In Utah, the Great Salt Lake shrunk to its lowest point in recorded history, posing threats to economic output, snowpack, public health and wildlife. Ski resorts worry about a future without lake effect snow. State lawmakers and local water district officials have committed to funding and incentivizing conservation efforts, yet development, population growth and enduring agricultural demand continue to strain the water supply needed to maintain the lake.

In eastern California, state officials have dramatically curtailed the amount Los Angeles can divert from the creeks and tributaries that feed Mono Lake in the eastern Sierras. Diminishing lake levels have for years made the water saltier, jeopardizing bird, fish and brine shrimp habitats.

The legislation signed on Tuesday establishes what it calls a “Saline Lake Ecosystems in the Great Basin States Assessment and Monitoring Program” to examine variables such as water use and demand and “climatic stressors.”

Marcelle Shoop, the Saline Lakes Program Director for the Audubon Society, said in a statement that the funding would complement existing conservation efforts. “The Great Salt Lake and the network of saline lake ecosystems in the arid West face very serious challenges with increasingly low water levels, placing local communities and millions of migratory birds at risk," she said.

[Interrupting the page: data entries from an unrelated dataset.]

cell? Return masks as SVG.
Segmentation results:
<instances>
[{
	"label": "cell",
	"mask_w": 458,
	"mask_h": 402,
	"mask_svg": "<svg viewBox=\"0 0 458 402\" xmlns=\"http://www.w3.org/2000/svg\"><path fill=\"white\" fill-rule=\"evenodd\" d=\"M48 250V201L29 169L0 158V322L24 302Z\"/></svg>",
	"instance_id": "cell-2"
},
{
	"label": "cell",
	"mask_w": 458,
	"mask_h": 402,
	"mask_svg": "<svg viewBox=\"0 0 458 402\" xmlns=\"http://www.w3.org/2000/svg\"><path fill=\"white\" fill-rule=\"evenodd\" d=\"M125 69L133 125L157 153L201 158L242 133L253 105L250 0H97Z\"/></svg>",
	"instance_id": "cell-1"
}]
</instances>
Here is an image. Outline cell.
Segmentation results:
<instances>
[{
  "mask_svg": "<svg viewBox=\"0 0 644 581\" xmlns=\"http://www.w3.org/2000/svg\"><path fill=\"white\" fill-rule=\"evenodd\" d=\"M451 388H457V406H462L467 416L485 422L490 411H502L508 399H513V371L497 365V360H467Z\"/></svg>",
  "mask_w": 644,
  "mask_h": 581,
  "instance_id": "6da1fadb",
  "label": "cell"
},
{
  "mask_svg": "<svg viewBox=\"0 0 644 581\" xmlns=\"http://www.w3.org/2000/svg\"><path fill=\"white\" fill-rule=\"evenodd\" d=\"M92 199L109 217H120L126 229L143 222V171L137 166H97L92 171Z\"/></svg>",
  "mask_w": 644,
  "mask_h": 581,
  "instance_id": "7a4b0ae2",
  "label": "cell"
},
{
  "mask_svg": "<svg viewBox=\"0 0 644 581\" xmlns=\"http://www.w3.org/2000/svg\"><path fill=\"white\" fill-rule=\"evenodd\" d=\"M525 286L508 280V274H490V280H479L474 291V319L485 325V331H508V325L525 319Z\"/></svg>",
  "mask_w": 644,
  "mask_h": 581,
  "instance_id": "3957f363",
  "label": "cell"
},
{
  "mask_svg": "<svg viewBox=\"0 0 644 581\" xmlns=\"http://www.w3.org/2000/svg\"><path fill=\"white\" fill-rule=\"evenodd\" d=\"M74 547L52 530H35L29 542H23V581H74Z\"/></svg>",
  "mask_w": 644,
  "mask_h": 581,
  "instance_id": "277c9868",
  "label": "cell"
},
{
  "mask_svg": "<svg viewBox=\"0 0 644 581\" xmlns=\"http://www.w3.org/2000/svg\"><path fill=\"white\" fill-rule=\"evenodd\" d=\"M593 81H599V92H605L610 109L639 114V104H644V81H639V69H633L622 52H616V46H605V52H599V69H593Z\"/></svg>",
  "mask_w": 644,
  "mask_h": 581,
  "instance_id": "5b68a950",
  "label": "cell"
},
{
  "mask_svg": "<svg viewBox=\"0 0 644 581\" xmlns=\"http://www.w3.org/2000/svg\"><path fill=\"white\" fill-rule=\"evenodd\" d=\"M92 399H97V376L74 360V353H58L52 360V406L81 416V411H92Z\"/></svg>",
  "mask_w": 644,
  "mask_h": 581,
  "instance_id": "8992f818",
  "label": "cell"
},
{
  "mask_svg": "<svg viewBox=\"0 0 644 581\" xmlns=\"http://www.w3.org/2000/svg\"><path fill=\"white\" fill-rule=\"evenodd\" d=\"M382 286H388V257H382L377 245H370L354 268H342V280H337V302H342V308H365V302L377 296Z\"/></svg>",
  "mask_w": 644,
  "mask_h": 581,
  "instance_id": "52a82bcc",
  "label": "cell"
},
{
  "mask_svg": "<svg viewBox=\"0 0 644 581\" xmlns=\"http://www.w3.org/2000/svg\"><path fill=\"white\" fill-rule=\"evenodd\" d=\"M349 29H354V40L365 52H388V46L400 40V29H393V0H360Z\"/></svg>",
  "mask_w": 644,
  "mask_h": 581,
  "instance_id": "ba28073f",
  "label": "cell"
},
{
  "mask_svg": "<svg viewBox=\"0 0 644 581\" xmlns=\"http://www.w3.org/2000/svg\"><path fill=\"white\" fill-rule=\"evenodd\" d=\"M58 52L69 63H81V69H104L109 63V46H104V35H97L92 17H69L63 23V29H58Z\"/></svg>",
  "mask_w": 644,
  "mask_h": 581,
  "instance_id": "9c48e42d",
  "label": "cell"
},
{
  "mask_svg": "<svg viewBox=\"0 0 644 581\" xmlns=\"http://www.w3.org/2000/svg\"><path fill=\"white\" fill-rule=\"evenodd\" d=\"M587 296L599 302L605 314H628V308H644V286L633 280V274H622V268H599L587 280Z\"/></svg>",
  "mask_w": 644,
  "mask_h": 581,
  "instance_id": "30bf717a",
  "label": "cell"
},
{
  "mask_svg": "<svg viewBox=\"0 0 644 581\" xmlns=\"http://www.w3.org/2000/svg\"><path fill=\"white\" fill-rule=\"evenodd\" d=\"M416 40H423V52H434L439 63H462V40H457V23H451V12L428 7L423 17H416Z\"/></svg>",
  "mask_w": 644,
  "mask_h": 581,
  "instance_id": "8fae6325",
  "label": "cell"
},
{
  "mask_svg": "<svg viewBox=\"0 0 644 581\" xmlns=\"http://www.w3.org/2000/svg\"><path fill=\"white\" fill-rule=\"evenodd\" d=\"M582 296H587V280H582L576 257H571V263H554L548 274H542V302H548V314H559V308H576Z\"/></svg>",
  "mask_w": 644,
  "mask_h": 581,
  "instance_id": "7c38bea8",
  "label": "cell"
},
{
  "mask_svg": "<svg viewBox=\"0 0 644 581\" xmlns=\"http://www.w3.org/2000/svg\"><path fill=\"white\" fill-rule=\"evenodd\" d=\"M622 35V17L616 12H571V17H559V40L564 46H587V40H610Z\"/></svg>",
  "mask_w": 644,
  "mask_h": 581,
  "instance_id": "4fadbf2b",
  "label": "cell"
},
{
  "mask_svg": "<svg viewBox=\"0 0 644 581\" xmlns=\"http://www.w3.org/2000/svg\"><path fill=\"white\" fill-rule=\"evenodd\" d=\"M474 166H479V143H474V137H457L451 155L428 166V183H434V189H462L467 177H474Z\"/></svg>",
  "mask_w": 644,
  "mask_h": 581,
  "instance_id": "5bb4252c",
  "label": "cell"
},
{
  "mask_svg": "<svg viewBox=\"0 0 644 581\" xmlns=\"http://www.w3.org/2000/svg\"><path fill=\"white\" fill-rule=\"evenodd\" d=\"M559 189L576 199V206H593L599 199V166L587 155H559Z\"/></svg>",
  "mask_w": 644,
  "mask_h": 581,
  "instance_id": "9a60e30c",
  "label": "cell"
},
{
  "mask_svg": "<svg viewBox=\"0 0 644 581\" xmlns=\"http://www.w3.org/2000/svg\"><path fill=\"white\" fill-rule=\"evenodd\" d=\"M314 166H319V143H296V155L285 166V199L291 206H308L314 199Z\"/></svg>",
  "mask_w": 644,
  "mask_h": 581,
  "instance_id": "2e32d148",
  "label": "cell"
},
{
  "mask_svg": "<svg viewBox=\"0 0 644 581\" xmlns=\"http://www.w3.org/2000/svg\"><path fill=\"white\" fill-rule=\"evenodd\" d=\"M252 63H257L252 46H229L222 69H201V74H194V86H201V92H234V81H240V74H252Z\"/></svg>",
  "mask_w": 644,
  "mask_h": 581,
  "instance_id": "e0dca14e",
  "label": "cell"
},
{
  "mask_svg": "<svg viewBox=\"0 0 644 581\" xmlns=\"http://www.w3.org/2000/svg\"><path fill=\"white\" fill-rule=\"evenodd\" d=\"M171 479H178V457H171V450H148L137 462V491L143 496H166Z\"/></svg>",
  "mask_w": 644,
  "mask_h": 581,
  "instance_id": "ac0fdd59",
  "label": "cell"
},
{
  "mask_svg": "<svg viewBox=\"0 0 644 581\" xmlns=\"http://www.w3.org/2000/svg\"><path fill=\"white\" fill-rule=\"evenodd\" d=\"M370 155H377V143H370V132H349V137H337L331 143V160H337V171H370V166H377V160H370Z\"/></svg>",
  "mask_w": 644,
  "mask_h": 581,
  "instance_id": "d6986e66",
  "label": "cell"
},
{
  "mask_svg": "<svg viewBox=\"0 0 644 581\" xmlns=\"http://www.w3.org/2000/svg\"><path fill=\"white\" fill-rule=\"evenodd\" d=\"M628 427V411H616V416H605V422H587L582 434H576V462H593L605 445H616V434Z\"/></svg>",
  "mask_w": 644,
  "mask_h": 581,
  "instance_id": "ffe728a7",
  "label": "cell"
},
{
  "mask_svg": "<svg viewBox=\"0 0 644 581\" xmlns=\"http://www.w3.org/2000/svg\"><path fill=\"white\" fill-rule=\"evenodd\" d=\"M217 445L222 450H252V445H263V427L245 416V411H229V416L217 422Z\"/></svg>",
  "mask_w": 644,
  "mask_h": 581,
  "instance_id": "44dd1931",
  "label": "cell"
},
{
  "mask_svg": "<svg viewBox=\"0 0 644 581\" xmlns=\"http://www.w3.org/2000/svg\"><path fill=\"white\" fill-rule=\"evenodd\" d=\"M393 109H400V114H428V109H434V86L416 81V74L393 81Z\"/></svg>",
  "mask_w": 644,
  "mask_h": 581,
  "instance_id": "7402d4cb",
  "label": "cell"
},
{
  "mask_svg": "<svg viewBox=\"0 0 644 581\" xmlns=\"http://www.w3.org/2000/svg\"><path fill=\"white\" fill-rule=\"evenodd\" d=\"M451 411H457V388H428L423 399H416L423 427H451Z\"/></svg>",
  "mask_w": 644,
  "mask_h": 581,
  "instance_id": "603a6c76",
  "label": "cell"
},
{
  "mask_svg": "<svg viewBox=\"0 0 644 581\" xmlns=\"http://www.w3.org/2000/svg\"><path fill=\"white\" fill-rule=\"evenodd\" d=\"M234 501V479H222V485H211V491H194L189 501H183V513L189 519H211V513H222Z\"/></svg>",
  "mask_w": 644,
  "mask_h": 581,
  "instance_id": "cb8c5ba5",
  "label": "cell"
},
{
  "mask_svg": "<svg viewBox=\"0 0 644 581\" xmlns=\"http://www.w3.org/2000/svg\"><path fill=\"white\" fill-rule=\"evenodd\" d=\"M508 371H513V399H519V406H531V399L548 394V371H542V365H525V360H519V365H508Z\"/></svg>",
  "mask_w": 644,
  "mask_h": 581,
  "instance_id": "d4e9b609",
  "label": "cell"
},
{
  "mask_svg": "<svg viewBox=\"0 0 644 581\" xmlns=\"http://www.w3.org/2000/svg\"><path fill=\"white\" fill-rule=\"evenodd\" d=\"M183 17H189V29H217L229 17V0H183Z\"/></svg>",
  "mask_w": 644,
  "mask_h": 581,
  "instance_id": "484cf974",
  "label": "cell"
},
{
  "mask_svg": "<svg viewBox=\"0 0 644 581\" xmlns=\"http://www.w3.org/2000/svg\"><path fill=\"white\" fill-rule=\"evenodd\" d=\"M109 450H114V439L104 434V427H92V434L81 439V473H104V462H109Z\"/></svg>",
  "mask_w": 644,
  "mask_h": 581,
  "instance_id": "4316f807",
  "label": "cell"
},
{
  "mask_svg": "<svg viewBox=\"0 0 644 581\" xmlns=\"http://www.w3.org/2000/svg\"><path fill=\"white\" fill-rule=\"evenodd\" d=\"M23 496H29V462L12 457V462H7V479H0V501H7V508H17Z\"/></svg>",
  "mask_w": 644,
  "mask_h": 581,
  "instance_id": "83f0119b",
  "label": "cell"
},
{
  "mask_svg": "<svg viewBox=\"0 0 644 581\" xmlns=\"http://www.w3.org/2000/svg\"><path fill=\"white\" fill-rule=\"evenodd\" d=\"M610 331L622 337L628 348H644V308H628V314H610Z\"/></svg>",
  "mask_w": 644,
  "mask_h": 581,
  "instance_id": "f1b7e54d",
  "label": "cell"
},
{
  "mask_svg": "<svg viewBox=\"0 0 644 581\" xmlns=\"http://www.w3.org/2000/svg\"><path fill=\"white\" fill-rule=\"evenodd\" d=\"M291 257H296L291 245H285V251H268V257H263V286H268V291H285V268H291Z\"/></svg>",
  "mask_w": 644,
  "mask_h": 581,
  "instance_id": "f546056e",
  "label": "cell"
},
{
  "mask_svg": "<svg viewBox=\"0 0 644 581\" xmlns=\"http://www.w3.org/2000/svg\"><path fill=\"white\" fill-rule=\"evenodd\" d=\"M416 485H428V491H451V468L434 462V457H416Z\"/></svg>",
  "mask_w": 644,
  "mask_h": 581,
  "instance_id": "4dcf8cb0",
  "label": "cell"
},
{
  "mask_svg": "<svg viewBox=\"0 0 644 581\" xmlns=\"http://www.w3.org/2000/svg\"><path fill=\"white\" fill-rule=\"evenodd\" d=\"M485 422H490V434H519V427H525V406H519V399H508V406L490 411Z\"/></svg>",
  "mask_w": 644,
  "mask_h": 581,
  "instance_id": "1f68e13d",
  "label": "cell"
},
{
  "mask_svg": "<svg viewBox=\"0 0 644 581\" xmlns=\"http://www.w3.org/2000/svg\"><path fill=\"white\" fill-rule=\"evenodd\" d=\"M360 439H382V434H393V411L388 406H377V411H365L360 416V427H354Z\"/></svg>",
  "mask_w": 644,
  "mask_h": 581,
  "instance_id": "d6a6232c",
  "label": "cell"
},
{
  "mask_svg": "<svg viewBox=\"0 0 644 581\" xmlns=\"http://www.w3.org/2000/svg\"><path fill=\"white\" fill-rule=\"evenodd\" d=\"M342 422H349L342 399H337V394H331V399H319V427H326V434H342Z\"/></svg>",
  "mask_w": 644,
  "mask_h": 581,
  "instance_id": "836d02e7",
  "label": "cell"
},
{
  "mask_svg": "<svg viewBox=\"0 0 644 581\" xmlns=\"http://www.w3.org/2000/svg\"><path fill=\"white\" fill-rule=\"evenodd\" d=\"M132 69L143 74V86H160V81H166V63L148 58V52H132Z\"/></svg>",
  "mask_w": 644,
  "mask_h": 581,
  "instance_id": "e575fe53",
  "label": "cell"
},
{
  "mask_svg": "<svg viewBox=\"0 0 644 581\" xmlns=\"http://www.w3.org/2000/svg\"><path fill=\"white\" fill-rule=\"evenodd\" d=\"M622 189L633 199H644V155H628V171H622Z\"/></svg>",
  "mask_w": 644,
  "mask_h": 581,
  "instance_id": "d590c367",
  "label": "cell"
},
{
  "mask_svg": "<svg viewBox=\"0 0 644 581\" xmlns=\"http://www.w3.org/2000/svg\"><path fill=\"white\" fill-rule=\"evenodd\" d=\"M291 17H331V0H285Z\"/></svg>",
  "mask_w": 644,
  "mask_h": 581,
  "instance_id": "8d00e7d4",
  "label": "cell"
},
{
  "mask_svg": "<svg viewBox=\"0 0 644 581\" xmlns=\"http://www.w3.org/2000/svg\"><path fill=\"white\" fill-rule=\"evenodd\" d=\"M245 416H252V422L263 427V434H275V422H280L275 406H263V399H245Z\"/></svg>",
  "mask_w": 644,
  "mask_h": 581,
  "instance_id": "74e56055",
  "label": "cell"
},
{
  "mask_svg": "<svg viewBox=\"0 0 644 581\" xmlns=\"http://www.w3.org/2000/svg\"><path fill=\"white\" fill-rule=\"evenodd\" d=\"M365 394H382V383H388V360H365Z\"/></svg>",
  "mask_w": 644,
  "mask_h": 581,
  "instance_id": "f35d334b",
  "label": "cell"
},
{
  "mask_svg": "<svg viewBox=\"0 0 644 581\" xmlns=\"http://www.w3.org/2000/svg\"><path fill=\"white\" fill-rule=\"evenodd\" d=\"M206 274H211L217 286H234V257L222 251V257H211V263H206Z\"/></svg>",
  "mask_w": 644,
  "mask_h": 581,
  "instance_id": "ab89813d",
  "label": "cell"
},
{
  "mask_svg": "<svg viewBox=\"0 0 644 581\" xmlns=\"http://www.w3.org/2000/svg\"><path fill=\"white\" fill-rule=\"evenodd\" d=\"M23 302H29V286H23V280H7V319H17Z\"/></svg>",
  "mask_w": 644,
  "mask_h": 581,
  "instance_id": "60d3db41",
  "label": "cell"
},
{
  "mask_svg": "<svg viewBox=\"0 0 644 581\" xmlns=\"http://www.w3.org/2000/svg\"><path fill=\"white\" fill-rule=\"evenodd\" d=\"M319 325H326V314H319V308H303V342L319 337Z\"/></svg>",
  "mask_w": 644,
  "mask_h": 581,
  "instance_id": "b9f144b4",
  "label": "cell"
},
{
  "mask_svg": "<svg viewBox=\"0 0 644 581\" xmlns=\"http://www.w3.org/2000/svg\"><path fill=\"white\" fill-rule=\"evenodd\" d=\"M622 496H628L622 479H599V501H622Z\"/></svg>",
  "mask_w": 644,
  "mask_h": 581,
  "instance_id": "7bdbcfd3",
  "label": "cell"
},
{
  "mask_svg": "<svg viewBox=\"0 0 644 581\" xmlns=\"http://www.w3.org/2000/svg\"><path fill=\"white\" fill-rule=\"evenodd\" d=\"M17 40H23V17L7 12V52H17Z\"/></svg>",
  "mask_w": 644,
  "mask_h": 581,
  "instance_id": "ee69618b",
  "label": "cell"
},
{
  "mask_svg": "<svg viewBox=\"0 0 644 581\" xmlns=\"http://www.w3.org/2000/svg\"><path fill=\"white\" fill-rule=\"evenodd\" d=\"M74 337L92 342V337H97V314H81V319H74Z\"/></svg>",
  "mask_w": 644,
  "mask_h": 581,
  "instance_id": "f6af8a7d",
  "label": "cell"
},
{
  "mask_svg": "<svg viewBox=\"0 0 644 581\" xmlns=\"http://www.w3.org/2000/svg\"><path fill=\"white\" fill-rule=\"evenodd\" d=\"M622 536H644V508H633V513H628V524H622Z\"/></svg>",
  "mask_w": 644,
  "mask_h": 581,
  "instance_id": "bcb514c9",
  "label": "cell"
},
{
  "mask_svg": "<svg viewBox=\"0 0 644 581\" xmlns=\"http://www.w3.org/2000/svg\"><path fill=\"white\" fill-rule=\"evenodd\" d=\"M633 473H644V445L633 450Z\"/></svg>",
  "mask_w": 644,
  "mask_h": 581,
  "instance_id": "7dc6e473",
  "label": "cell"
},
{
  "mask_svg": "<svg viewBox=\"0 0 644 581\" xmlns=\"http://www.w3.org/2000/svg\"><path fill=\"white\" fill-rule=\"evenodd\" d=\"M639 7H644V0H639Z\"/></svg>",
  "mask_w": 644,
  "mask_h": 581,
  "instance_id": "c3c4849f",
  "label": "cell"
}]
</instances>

Although the legislation's sponsors — senators and congressmen from throughout the West — lauded the effort and said they hoped the studies would inform solutions, the program does not mandate any conservation measures or institute new water management guidelines.

"These ecosystems must be protected, but we can’t do that without sufficient data," Oregon Sen. Jeff Merkley, the bill's sponsor, said in a statement.

The bill adds to $40 million that Utah lawmakers allocated to the Great Salt Lake for watershed enhancement programs this year and supplements $10 million in Army Corps of Engineers funding for the saline lakes passed as part of a defense spending bill.